Prior to his death Robert set up 5 discretionary trusts on consecutive days, each holding just £10. In his Will, Robert left an estate of £1M to be split equally across the 5 trusts.
Before Finance Bill changes:
The benefit of this under the ‘old’ rules would have been that each trust holds £200,010 and each would have had a full nil rate band (currently £325,000). When calculating the IHT due at the 10th anniversary or when capital leaves the trust, the value of the other trusts are ignored. Compare that with the same £1M paid into 5 separate trusts created in Robert’s Will (where no existing series of £10 trusts existed) which would have all been classed as ‘related settlements’, i.e. settlements created on the same date – in this case Robert’s death. The value of each related trust (in this case £800,000) is aggregated with each trust’s own value to establish the rate of tax payable at each tenth anniversary and when capital leaves the trust. You can see where the tax advantage lies.
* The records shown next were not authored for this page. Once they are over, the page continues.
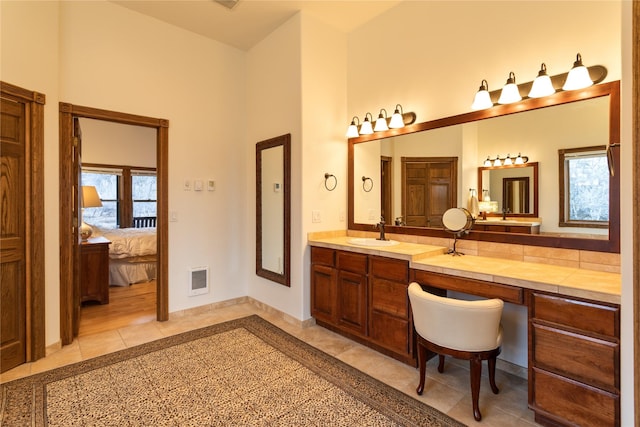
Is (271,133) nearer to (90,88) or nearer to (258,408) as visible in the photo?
(90,88)

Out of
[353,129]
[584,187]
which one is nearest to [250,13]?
[353,129]

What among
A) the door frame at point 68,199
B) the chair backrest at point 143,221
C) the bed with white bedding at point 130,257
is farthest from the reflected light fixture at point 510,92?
the chair backrest at point 143,221

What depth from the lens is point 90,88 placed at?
302 centimetres

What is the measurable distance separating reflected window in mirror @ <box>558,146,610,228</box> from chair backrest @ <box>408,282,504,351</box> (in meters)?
0.85

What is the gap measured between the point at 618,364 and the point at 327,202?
253cm

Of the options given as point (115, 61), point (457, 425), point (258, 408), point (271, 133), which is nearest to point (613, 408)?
point (457, 425)

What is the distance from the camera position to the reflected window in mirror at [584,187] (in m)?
1.99

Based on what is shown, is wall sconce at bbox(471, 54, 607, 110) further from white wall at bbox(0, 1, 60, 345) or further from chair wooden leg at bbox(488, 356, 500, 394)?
white wall at bbox(0, 1, 60, 345)

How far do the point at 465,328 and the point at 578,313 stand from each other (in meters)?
0.54

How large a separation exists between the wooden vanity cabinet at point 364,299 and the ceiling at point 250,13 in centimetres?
238

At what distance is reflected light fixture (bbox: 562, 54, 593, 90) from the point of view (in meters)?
1.97

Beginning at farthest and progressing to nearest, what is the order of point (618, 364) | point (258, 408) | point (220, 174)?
point (220, 174), point (258, 408), point (618, 364)

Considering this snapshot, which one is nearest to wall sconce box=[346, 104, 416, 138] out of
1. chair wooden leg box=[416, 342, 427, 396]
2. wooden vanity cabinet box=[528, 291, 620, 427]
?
wooden vanity cabinet box=[528, 291, 620, 427]

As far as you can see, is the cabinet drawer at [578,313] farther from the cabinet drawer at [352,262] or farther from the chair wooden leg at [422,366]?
the cabinet drawer at [352,262]
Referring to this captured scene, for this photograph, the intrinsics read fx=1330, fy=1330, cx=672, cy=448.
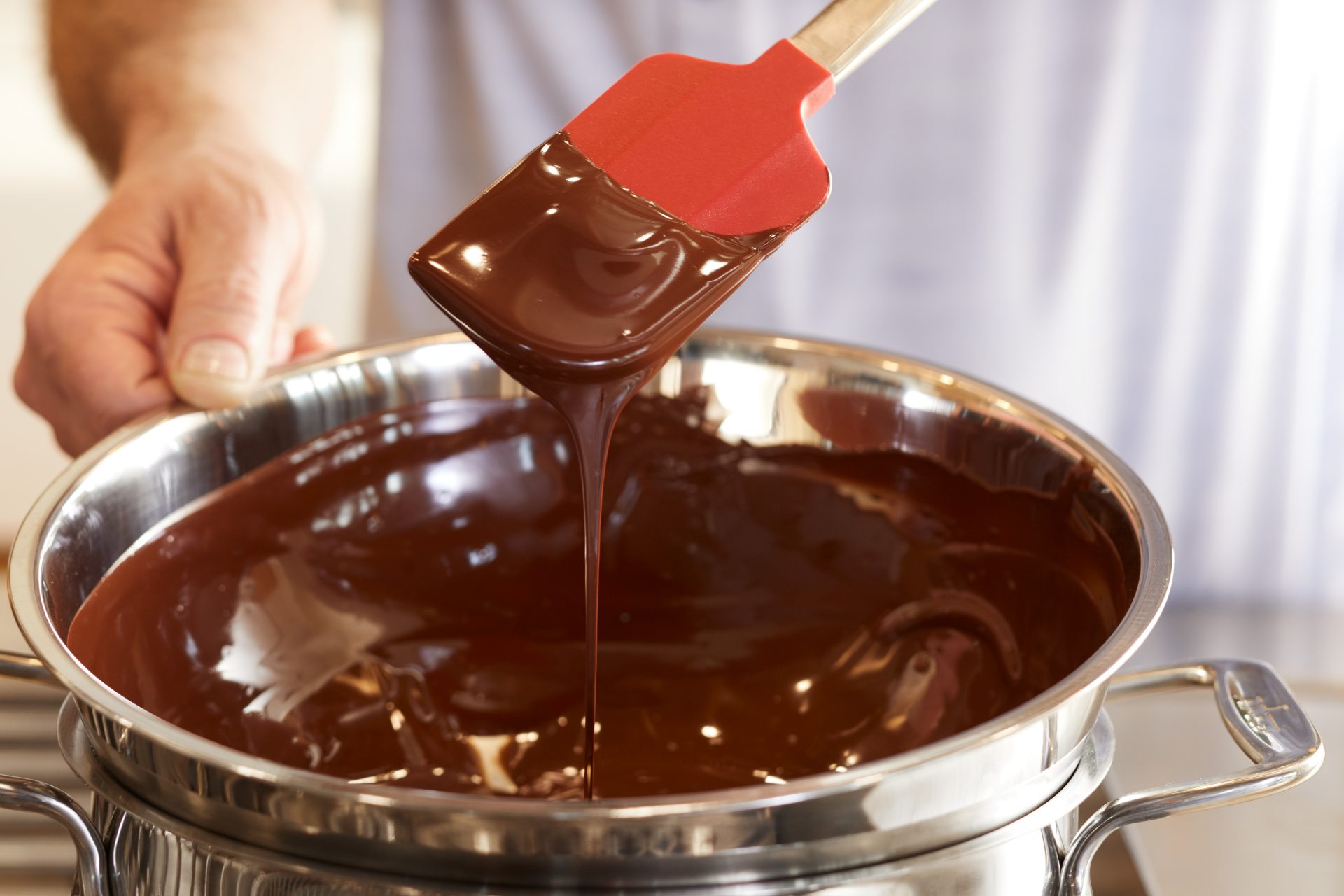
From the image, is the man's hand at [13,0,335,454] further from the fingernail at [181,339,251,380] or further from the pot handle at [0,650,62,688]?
the pot handle at [0,650,62,688]

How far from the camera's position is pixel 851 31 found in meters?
0.58

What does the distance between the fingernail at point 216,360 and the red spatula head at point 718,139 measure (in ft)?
0.66

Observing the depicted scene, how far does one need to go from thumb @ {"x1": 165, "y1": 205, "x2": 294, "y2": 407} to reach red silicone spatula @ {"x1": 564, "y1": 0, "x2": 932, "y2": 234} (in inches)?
8.0

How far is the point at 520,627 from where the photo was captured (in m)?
0.71

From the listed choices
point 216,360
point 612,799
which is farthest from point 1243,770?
point 216,360

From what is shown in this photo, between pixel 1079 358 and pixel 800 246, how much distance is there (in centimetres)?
23

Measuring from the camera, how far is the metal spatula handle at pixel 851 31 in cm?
57

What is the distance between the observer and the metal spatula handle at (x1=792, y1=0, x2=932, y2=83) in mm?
567

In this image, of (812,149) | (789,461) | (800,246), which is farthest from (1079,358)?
(812,149)

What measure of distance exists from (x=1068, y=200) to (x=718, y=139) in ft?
1.65

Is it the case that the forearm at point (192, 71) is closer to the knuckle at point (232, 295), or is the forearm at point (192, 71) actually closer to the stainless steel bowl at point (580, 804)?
the knuckle at point (232, 295)

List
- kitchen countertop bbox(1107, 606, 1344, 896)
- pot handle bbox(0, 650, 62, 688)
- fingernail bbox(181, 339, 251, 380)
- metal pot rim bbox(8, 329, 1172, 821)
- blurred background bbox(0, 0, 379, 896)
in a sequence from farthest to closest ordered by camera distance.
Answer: blurred background bbox(0, 0, 379, 896), kitchen countertop bbox(1107, 606, 1344, 896), fingernail bbox(181, 339, 251, 380), pot handle bbox(0, 650, 62, 688), metal pot rim bbox(8, 329, 1172, 821)

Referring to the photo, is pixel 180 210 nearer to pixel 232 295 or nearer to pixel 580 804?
pixel 232 295

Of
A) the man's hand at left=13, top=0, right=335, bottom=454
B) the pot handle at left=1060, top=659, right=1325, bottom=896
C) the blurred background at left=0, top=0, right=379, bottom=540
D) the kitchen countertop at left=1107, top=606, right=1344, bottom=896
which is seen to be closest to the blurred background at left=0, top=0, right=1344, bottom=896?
the kitchen countertop at left=1107, top=606, right=1344, bottom=896
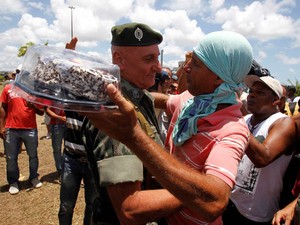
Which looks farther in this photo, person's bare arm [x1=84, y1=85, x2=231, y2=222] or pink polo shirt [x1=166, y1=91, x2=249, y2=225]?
pink polo shirt [x1=166, y1=91, x2=249, y2=225]

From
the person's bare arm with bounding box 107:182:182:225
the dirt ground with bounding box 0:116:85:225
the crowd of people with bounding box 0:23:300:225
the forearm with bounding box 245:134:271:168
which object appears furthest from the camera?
the dirt ground with bounding box 0:116:85:225

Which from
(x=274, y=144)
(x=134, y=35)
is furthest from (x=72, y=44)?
(x=274, y=144)

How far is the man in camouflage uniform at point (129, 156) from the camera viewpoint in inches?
46.8

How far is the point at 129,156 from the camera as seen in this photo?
122 centimetres

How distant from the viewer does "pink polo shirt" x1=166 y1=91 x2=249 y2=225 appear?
3.91 feet

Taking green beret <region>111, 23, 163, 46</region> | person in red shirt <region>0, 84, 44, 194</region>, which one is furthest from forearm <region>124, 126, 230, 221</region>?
person in red shirt <region>0, 84, 44, 194</region>

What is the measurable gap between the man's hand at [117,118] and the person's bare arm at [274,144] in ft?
4.09

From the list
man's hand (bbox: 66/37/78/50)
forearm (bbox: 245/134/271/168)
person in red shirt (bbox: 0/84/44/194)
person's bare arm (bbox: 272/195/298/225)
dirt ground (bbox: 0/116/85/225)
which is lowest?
dirt ground (bbox: 0/116/85/225)

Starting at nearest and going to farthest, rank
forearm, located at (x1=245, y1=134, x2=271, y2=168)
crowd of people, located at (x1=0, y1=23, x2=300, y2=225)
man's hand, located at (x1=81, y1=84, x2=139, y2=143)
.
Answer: man's hand, located at (x1=81, y1=84, x2=139, y2=143) < crowd of people, located at (x1=0, y1=23, x2=300, y2=225) < forearm, located at (x1=245, y1=134, x2=271, y2=168)

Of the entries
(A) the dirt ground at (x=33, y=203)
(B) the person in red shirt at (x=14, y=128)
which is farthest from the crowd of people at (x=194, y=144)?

After Finance Bill changes:
Under the new rules, the setting up of 5 trusts on consecutive days during his lifetime, and then paying in an additional £200k to each on Robert’s death, will be treated in a similar way as if he had created the 5 related settlements in his Will. When calculating the rate of IHT to be charged on 10 yearly anniversaries and exits for each trust, the value of the other trusts will be taken into account because although the trusts were created on separate days, the new money was added on the same day i.e. date of death.
The new rules will apply to trust IHT charges after 6 April 2015 where additional property is added to multiple trusts at the same time, on or after 10 December 2014. There is, however, a measure of protection from the new rules for clients with Wills executed before 10 December 2014 and who die before 6 April 2016.
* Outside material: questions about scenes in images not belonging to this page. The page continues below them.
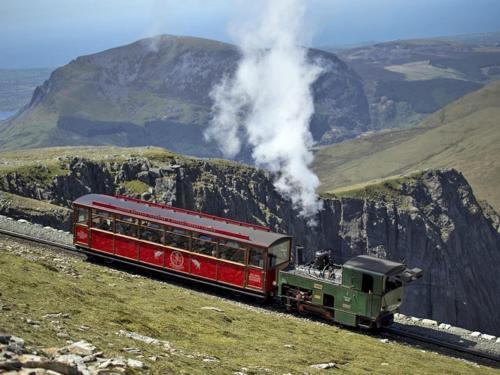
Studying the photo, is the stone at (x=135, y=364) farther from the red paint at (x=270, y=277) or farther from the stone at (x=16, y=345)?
the red paint at (x=270, y=277)

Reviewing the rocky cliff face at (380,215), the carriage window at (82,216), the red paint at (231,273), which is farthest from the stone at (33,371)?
the rocky cliff face at (380,215)

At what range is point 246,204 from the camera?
130375mm

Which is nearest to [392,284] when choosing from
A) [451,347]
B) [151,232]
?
[451,347]

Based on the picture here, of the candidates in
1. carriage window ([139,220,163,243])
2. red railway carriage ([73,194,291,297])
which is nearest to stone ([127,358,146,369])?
red railway carriage ([73,194,291,297])

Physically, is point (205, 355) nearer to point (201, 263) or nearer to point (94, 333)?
point (94, 333)

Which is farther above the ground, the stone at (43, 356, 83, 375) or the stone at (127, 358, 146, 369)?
the stone at (43, 356, 83, 375)

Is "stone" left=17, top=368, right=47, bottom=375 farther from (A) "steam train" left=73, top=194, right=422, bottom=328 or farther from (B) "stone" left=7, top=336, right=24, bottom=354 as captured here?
(A) "steam train" left=73, top=194, right=422, bottom=328

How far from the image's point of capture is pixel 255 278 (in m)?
37.0

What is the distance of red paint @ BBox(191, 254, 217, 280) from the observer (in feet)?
125

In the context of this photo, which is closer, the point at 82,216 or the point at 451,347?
the point at 451,347

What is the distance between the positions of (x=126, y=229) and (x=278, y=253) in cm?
1065

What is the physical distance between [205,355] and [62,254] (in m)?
23.6

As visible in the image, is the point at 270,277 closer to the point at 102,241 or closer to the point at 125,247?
the point at 125,247

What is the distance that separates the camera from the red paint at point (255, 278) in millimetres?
36719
Trusts which have already received same day additions before 10 December 2014 will also be protected from these new rules.
Effect on estate planning
The changes should mean that most existing planning should be unaffected. However, anyone who set up multiple pilot trusts with the intention of using their Will to add funds on their death may want to reassess whether this still meets their intentions in light of the possible IHT charges which these trusts may face.
Most mainstream planning involving the use of trusts with life assurance policies will be largely unaffected. Neither premiums paid on policies, nor the death benefits from a whole of life or term assurance policy, will be regarded as additions to the trust but merely a change in the underlying value of the trust assets.
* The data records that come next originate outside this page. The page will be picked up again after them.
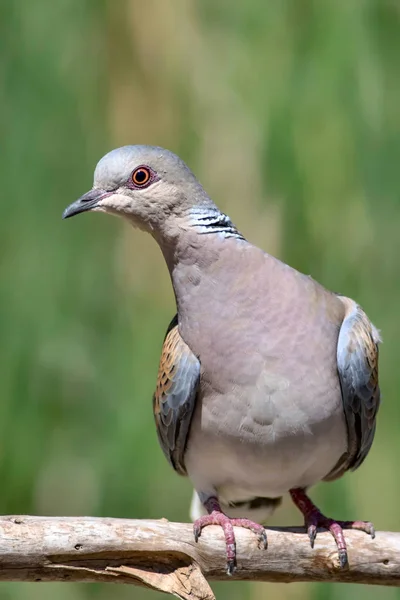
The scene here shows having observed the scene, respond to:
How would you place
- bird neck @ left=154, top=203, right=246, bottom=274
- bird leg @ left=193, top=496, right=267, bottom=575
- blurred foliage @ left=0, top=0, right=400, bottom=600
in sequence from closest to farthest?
1. bird leg @ left=193, top=496, right=267, bottom=575
2. bird neck @ left=154, top=203, right=246, bottom=274
3. blurred foliage @ left=0, top=0, right=400, bottom=600

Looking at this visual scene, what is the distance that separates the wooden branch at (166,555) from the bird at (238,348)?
31 mm

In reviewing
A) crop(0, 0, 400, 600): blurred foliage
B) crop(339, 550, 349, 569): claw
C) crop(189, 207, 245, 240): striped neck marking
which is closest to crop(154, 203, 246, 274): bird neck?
crop(189, 207, 245, 240): striped neck marking

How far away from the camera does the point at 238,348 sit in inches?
82.1

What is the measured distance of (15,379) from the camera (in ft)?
10.0

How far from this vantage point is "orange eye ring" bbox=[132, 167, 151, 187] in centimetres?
207

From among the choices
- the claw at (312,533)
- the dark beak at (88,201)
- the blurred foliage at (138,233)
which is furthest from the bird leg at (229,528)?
the blurred foliage at (138,233)

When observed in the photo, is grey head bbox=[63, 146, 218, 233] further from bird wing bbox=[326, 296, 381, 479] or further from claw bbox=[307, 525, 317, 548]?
claw bbox=[307, 525, 317, 548]

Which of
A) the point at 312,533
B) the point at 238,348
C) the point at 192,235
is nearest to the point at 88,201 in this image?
the point at 192,235

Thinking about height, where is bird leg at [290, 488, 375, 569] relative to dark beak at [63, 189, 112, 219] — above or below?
below

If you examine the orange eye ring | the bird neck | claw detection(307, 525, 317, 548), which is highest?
the orange eye ring

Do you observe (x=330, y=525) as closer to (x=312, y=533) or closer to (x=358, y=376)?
(x=312, y=533)

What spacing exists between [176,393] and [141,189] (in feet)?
1.52

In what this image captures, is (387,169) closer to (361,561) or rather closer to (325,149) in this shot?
(325,149)

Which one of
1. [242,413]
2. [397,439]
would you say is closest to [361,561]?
[242,413]
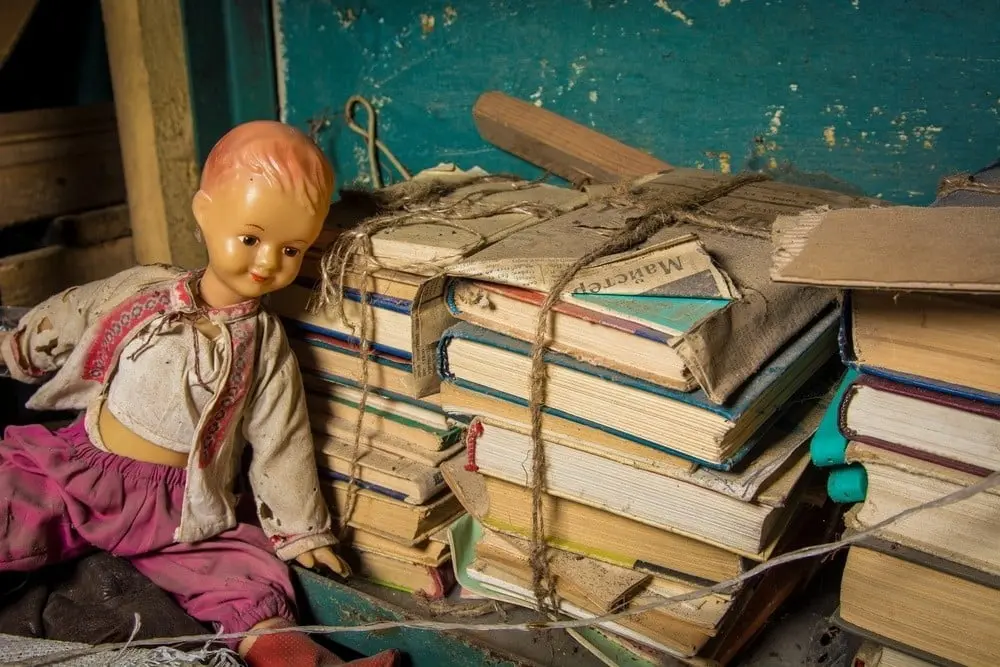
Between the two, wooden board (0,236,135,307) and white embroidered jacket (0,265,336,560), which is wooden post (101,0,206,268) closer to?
wooden board (0,236,135,307)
Pension death benefits paid into a Bypass Trust will not be an addition where they are paid from a trust based scheme. These remain treated for IHT as if they are still in the original trust; the pension scheme trust which the funds originated from. Where there have been consolidations this can still mean there are multiple nil rate bands available.
However, death benefits paid from a contract based pension to a bypass trust will be an addition to a trust. Splitting the death benefit into several bypass trusts will bring the ‘same day’ additions rule into play.
The use of trusts for lifetime gifting, such as gift trusts, discounted gift trusts and loan trusts, can continue to be used without any real impact. Setting up a number of trusts on consecutive days will still see each trust have its own nil rate band, but in the case of gift trusts and discounted gift trusts, the available nil rate band will be reduced by any earlier chargeable transfers.
This erodes the benefit of creating multiple trusts as the later trusts may have no nil rate band left and will pay the full 6% on the trust value at the tenth anniversary. This is not new, and has always been an automatic deterrent for IHT.